El saber que existen jueces, que juegan partidas con los Macri y que luego serán capaces de acusar, sin llegar ellos a perder sus puestos.
Y llegamos a España
Esos Max Pradera, esos Luis Arroyo que anuncian la llegada del Argamenón, el fin del mundo; y que esa llegada justifica todo sometimiento a un socialismo que repite las mismas carencias que en la Argentina de Alberto, que en el Chile de Gabriel Boric.
Quedarse respetando y salvaguardando parte de una estructura social que destruye todo lo que no puede dominar.
No le importan las vidas ni en Gaza, ni en Albania, ni en las calles llenas de cadáveres andantes por el fentanilo de Detroit, Washington. Quieren el poder, las personas, son intercambiables. Lo serían ellos también, pero tienen a los que disparan y a los que se hacen fantasmas para que no sean ellos los asesinados.
Ante ello, ante ese conformismo que alimenta a esos jóvenes nihilistas del que todos son iguales, se tiene que mostrar la valentía antes de
AMLO, ahora de Claudia Sheinbaum
Si ibamos a morir igual, tenemos que realizar acciones y si, muchos seguirán escuchando a los Vallés, Jiménez,
pero otros muchos, pretendemos que millones
Empezarán a oír que a la vivienda se le da solución, que a la sanida pública se le presta cuidado que las pensiones no son un pozo sin fondo, como si son los millones escondidos entre ganancias desmesurados y ingeniería financiera que siempre tienen los mismos bolsillos. Habría jueces que tendrían que dar cuenta de sus actos en desequilibradas balanzas.
Su impunidad tendría un límite, ante sus actos injustos.

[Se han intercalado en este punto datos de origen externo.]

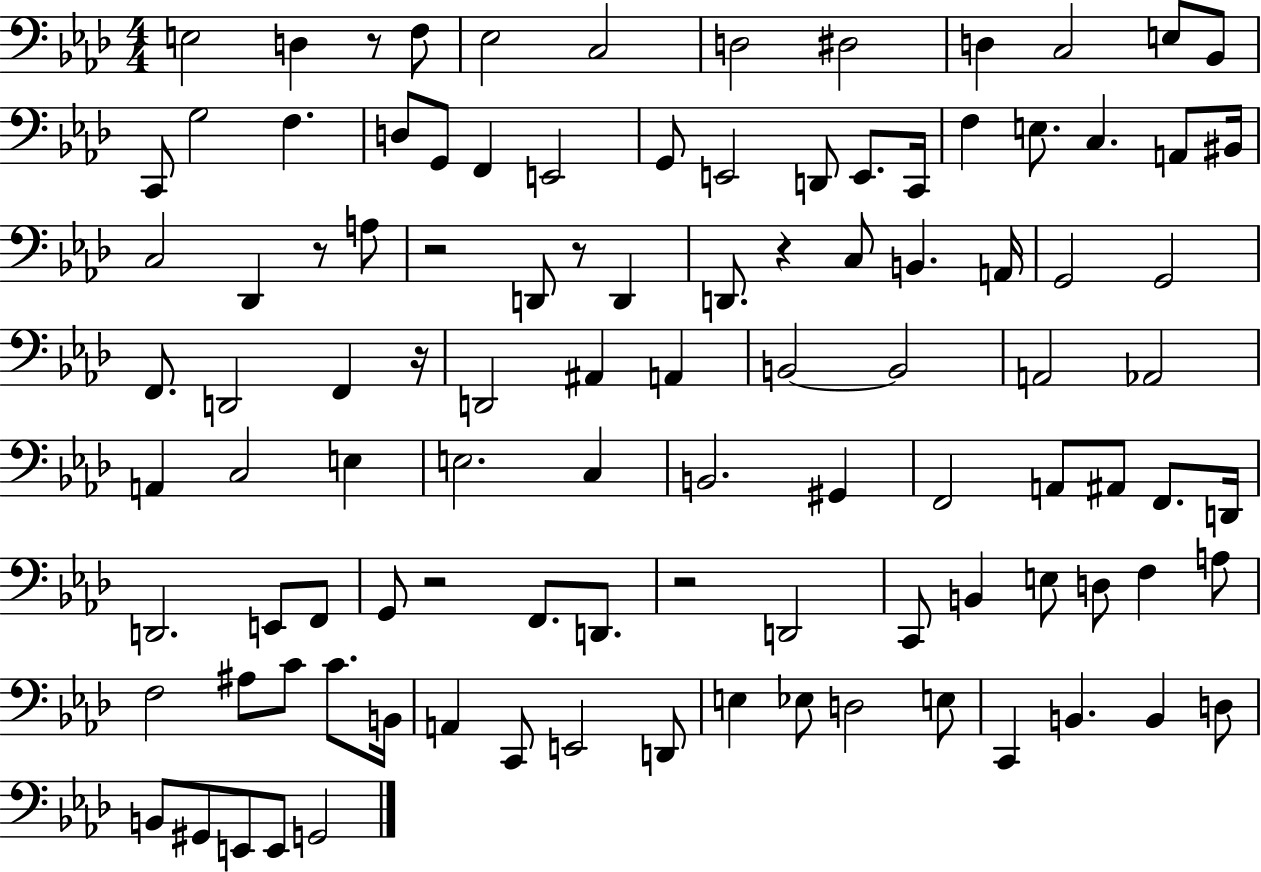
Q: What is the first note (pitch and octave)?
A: E3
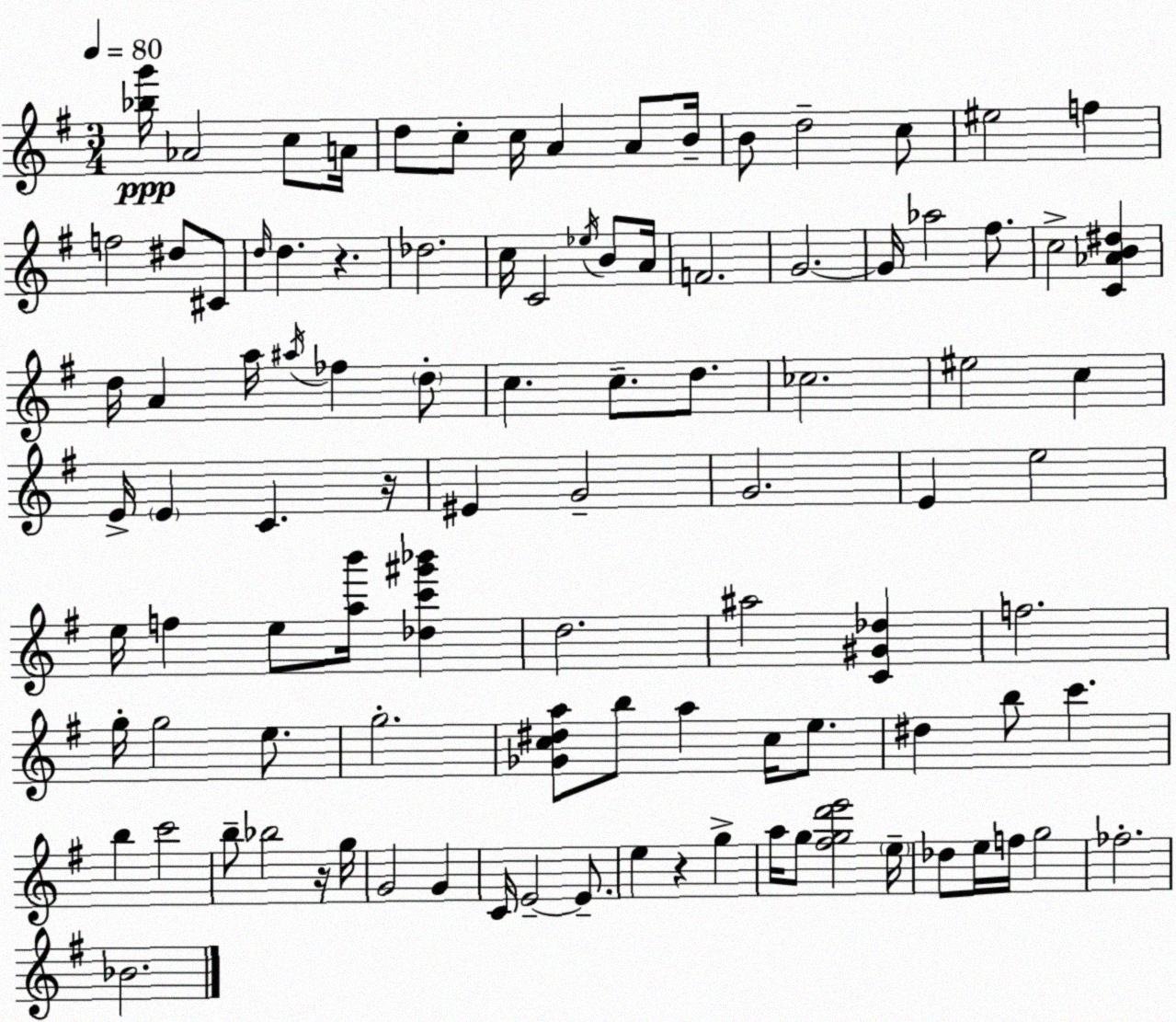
X:1
T:Untitled
M:3/4
L:1/4
K:G
[_bg']/4 _A2 c/2 A/4 d/2 c/2 c/4 A A/2 B/4 B/2 d2 c/2 ^e2 f f2 ^d/2 ^C/2 d/4 d z _d2 c/4 C2 _e/4 B/2 A/4 F2 G2 G/4 _a2 ^f/2 c2 [C_AB^d] d/4 A a/4 ^a/4 _f d/2 c c/2 d/2 _c2 ^e2 c E/4 E C z/4 ^E G2 G2 E e2 e/4 f e/2 [ab']/4 [_dc'^g'_b'] d2 ^a2 [C^G_d] f2 g/4 g2 e/2 g2 [_Gc^da]/2 b/2 a c/4 e/2 ^d b/2 c' b c'2 b/2 _b2 z/4 g/4 G2 G C/4 E2 E/2 e z g a/4 g/2 [^fgd'e']2 e/4 _d/2 e/4 f/4 g2 _f2 _B2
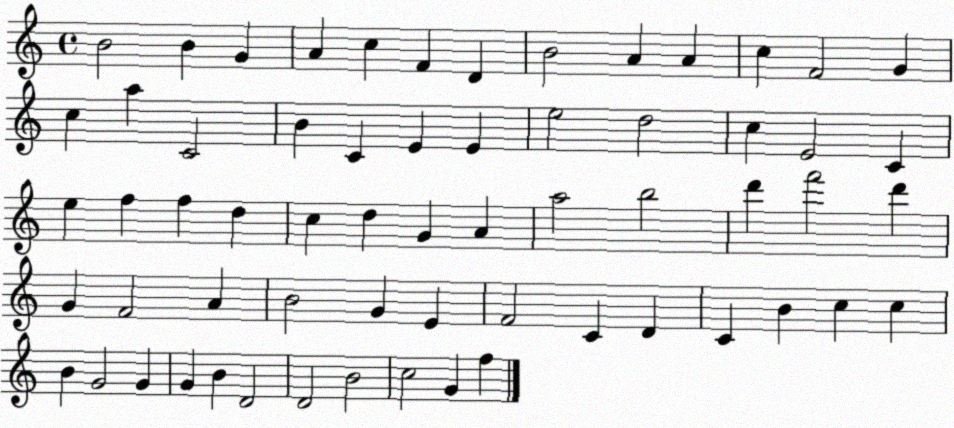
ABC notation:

X:1
T:Untitled
M:4/4
L:1/4
K:C
B2 B G A c F D B2 A A c F2 G c a C2 B C E E e2 d2 c E2 C e f f d c d G A a2 b2 d' f'2 d' G F2 A B2 G E F2 C D C B c c B G2 G G B D2 D2 B2 c2 G f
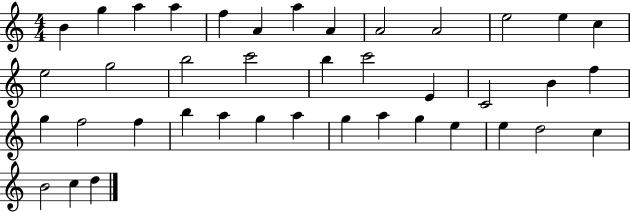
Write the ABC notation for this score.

X:1
T:Untitled
M:4/4
L:1/4
K:C
B g a a f A a A A2 A2 e2 e c e2 g2 b2 c'2 b c'2 E C2 B f g f2 f b a g a g a g e e d2 c B2 c d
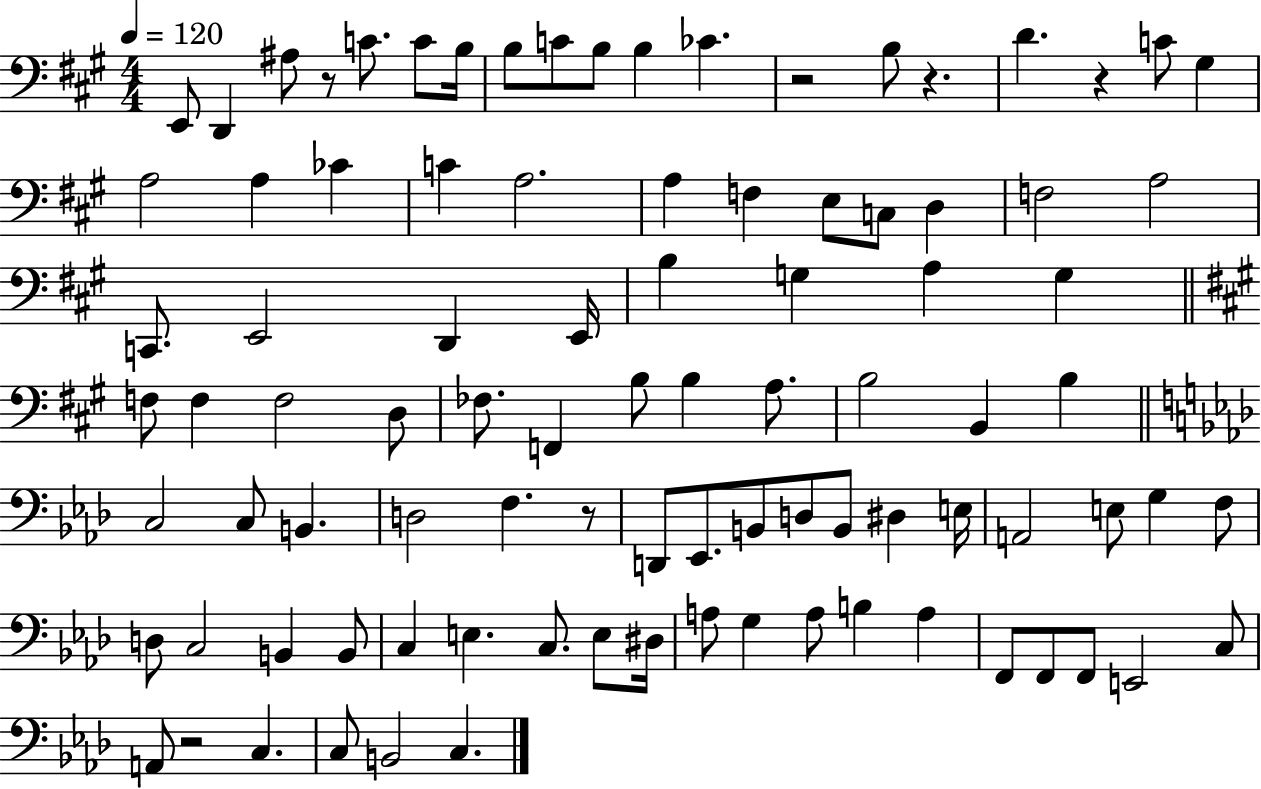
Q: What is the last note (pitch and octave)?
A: C3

Puede ser que aún así, sigan ensimismados en la búsqueda de sus límites físicos y sus cuerpos tallados para panteones efímeros; pero ya será cosa de muchas influencias.
Pero dejarlo todo, a como dice un Max, por muchas lecciones de música que necesitemos recibir, y Luis, aunque abra el Ateneo a un trompetista admirable, a un conformismo de dejar las cosas a medías, no dejará a todos un Argamenón gestionado por mediocres, desacomplejados con instintos asesinos, a veces, ya satisfechos.